Resizing codebook of vector quantization without retraining
Lei Li,Tingting Liu,Chengyu Wang,Minghui Qiu,Cen Chen,Ming Gao,Aoying Zhou
DOI: https://doi.org/10.1007/s00530-023-01065-2
IF: 3.9
2023-03-07
Multimedia Systems
Abstract:Large models pre-trained on massive data have become a flourishing paradigm of artificial intelligence systems. Recent works, such as M6, CogView, WenLan 2.0, NÜWA, and ERNIE-ViLG, further extend this diagram to joint Vision Language Pre-training (VLP). For VLP, the two-stage architecture is a popular design, which includes the first stage learning an encoding function of data and the second stage learning a probabilistic model of encoded representation of data. Vector quantization (VQ) has usually engaged in the encoding function of image data for the first stage. VQ includes a data structure (codebook) and an algorithm (finding nearest quantization). The publicly available VQ models (e.g., VQGAN, VQVAE, VQVAE2) include a codebook whose size is assigned empirically (e.g., 1024, 4096, and 16,384) by their authors. If we want a smaller codebook for a lower computation load of the VQ process, or we want a larger codebook for better reconstruction quality, we have to retrain VQ models that consist of the down-sampling net, the codebook, and the up-sampling net. However, retraining VQ models is very expensive since these models, with billions of parameters, are trained on massive datasets. It motivates us to find an approach to resize the codebook of Vector quantization without retraining.
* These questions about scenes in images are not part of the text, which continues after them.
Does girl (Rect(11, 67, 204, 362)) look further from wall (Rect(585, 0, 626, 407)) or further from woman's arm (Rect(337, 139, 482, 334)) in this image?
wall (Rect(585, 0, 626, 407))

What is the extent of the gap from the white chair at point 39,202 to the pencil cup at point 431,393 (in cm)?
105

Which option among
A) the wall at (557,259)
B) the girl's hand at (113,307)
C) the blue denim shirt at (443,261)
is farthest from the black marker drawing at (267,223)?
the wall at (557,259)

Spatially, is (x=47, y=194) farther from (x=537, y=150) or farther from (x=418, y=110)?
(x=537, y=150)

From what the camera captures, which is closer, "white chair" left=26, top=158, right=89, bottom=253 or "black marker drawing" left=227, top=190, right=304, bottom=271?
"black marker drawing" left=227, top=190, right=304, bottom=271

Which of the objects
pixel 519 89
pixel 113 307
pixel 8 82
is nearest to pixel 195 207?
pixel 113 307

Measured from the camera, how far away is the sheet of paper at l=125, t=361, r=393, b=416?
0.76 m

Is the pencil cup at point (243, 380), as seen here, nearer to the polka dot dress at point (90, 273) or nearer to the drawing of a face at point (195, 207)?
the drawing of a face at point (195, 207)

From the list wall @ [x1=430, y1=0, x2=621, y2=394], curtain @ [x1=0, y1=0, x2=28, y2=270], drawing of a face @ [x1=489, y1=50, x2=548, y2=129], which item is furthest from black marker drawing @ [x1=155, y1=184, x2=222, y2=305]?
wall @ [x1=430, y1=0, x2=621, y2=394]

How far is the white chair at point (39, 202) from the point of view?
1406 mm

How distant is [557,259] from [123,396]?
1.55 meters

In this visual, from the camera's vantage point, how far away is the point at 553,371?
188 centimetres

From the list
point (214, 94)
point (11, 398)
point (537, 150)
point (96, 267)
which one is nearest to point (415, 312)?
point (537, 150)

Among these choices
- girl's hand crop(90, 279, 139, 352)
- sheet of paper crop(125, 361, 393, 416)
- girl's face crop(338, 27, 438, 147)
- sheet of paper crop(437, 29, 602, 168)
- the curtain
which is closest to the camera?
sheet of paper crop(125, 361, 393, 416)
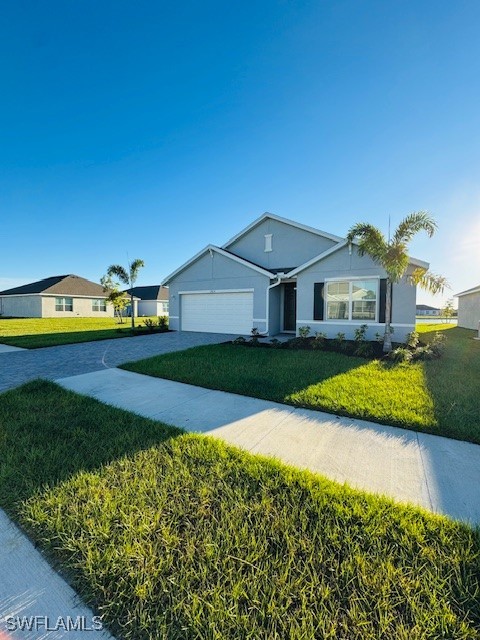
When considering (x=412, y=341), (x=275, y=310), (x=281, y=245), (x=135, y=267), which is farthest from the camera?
(x=135, y=267)

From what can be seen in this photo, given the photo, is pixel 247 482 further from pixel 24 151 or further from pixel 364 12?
pixel 24 151

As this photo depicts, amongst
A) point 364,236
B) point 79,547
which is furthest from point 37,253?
point 79,547

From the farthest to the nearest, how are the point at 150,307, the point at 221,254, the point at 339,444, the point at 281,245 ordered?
the point at 150,307 < the point at 281,245 < the point at 221,254 < the point at 339,444

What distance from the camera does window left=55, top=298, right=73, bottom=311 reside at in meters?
31.3

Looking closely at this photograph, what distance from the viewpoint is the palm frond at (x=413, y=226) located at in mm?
9273

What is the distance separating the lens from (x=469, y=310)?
64.8 ft

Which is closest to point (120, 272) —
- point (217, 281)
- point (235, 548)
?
point (217, 281)

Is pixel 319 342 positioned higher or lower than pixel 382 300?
lower

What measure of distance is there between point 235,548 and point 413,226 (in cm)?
1058

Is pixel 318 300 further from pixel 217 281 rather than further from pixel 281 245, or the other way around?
pixel 217 281

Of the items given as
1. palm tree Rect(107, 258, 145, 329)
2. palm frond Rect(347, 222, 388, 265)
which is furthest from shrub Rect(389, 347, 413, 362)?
palm tree Rect(107, 258, 145, 329)

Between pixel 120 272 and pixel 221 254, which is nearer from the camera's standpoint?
pixel 221 254

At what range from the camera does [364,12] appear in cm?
746

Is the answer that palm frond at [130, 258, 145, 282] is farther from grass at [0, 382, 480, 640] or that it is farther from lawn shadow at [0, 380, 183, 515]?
grass at [0, 382, 480, 640]
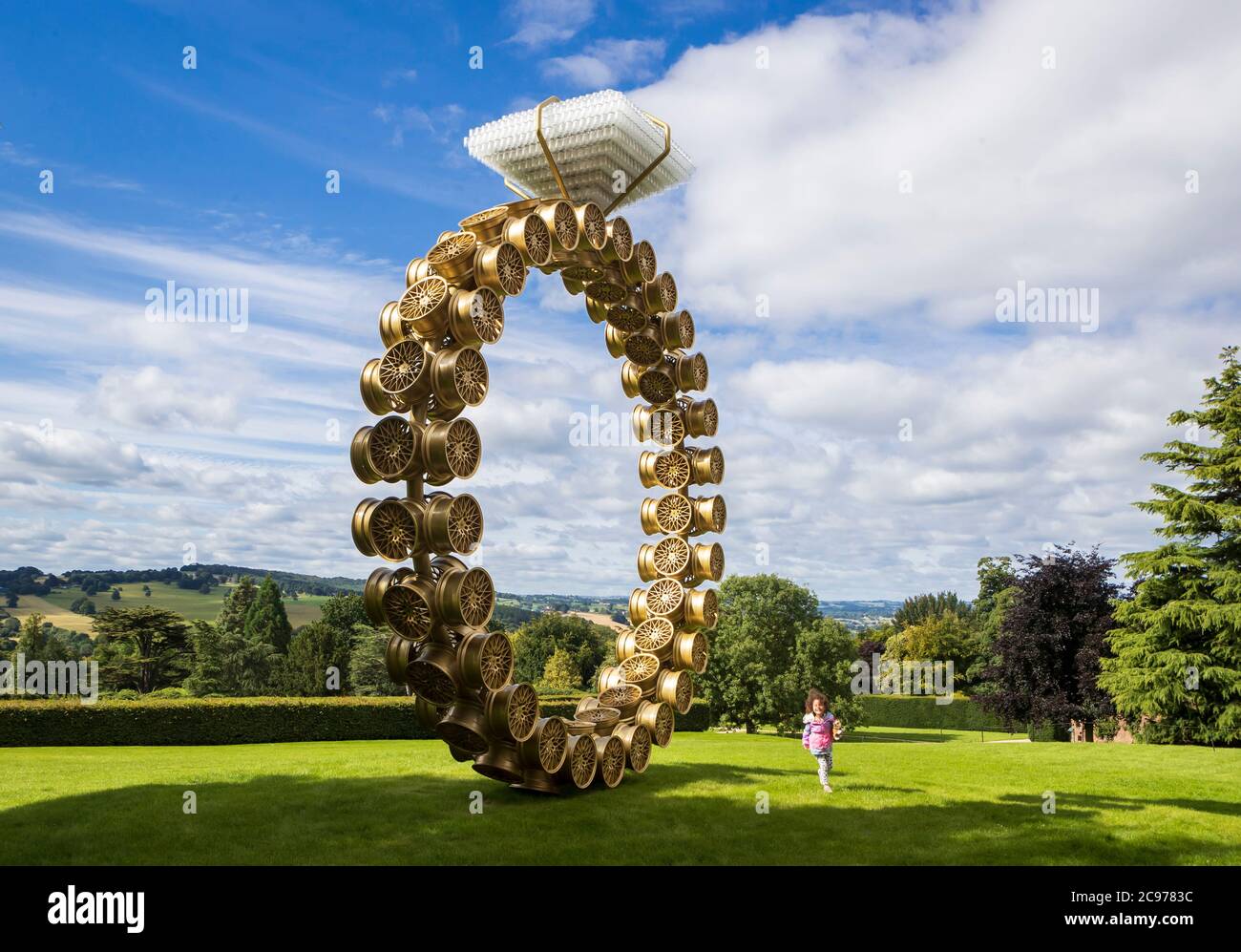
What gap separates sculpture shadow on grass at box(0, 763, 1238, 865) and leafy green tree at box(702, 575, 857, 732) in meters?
20.4

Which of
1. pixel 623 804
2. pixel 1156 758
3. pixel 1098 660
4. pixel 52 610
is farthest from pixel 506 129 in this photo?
pixel 52 610

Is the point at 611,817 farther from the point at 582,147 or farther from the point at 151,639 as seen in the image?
the point at 151,639

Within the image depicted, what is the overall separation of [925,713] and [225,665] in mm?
36603

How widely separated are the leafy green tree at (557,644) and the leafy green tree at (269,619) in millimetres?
13870

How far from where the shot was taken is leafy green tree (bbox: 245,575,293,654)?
51.0 metres

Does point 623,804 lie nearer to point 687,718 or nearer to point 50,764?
point 50,764

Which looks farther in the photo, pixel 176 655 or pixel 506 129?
pixel 176 655

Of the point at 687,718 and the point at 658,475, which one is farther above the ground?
Result: the point at 658,475

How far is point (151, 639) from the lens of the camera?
42.1 m

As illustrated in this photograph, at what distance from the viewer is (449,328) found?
29.9 ft

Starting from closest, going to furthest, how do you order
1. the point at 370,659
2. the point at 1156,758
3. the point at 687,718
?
the point at 1156,758, the point at 687,718, the point at 370,659

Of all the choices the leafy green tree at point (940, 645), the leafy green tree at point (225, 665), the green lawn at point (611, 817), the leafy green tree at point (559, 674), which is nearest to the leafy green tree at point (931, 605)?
the leafy green tree at point (940, 645)

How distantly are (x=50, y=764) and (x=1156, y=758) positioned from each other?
68.8 ft

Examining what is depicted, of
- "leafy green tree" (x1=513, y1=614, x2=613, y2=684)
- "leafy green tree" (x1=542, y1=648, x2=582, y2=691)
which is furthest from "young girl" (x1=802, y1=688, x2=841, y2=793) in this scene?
"leafy green tree" (x1=513, y1=614, x2=613, y2=684)
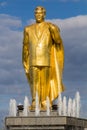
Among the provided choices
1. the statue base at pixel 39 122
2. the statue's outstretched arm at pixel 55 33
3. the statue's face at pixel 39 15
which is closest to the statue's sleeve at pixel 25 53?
the statue's face at pixel 39 15

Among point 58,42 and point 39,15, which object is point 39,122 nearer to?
point 58,42

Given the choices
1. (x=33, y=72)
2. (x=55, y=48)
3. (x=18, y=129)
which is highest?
(x=55, y=48)

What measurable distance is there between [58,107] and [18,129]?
6.95 feet

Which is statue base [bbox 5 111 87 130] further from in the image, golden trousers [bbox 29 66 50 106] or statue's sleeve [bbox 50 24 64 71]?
statue's sleeve [bbox 50 24 64 71]

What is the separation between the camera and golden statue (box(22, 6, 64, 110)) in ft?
58.4

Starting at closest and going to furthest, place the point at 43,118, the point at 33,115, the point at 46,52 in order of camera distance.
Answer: the point at 43,118, the point at 33,115, the point at 46,52

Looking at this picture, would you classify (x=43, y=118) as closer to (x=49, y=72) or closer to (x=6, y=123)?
(x=6, y=123)

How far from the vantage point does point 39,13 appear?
728 inches

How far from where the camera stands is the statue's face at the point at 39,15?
18.4m

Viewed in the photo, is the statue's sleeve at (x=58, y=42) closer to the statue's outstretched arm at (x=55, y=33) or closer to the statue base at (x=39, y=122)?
the statue's outstretched arm at (x=55, y=33)

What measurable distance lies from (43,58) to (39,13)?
80.3 inches

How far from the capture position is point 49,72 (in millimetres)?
18016

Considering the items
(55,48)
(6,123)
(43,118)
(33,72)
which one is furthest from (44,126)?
(55,48)

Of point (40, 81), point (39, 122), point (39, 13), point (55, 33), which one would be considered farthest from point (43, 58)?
point (39, 122)
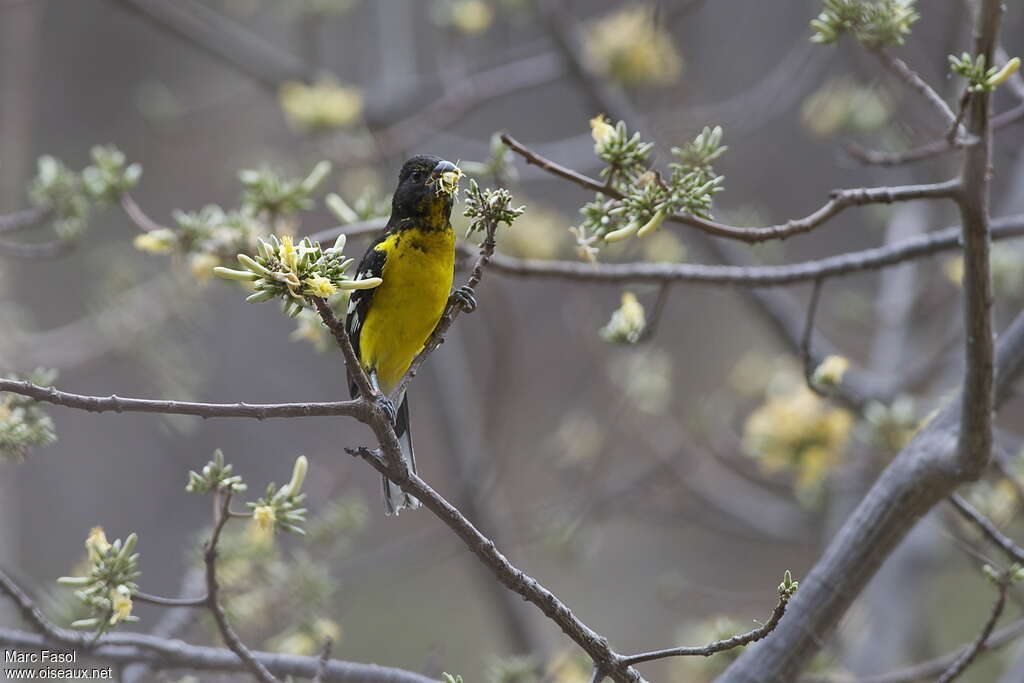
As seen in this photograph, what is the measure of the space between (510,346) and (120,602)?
340 centimetres

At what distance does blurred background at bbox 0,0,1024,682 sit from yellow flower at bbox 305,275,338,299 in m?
1.21

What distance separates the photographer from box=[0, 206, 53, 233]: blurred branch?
2.90 m

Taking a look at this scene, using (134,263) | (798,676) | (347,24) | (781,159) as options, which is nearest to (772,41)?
(781,159)

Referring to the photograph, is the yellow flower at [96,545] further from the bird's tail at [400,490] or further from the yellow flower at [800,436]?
the yellow flower at [800,436]

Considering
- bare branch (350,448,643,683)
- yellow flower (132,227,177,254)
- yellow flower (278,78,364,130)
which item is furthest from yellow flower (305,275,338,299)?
yellow flower (278,78,364,130)

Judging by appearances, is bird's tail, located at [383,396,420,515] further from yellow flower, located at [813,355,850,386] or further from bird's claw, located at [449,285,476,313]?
yellow flower, located at [813,355,850,386]

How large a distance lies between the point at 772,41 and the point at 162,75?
4887 mm

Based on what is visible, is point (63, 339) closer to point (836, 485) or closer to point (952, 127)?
point (836, 485)

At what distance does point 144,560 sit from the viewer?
25.1 feet

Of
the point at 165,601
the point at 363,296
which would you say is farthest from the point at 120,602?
the point at 363,296

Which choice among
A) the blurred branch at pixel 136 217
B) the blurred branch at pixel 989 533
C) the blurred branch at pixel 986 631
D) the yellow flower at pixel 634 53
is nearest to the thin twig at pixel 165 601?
the blurred branch at pixel 136 217

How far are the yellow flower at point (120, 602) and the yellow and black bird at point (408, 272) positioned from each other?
100 cm

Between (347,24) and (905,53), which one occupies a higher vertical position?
(347,24)

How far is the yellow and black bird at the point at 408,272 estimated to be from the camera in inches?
114
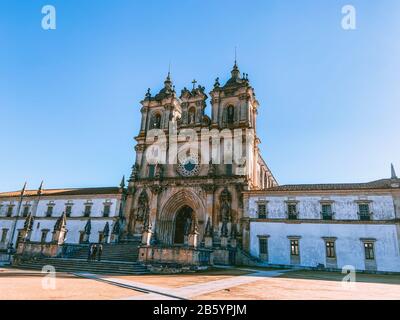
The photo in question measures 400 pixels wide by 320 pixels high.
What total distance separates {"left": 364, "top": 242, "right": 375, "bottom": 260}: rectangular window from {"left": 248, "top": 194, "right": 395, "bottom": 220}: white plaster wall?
2.53 m

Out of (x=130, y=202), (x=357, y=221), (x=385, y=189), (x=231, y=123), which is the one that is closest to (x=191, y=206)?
(x=130, y=202)

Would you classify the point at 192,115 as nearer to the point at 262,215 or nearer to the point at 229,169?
the point at 229,169

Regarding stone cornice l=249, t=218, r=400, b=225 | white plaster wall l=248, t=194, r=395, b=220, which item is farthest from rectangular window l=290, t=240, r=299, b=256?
white plaster wall l=248, t=194, r=395, b=220

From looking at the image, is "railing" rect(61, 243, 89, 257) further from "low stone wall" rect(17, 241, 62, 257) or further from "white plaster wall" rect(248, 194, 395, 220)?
"white plaster wall" rect(248, 194, 395, 220)

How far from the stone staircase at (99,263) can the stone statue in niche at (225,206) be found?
10192 millimetres

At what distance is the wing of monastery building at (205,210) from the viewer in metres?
25.8

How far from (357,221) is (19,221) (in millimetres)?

In this paper, we leverage hyperbolic embeddings to enhance codebook vectors with the co-occurrence information and reorder the enhanced codebook by the Hilbert curve. Then we can resize the codebook of vector quantization for lower computation load or better reconstruction quality. Experimental results prove the efficiency and effectiveness of our approach when compared with competitive baselines. The code will be released to the public.
computer science, information systems, theory & methods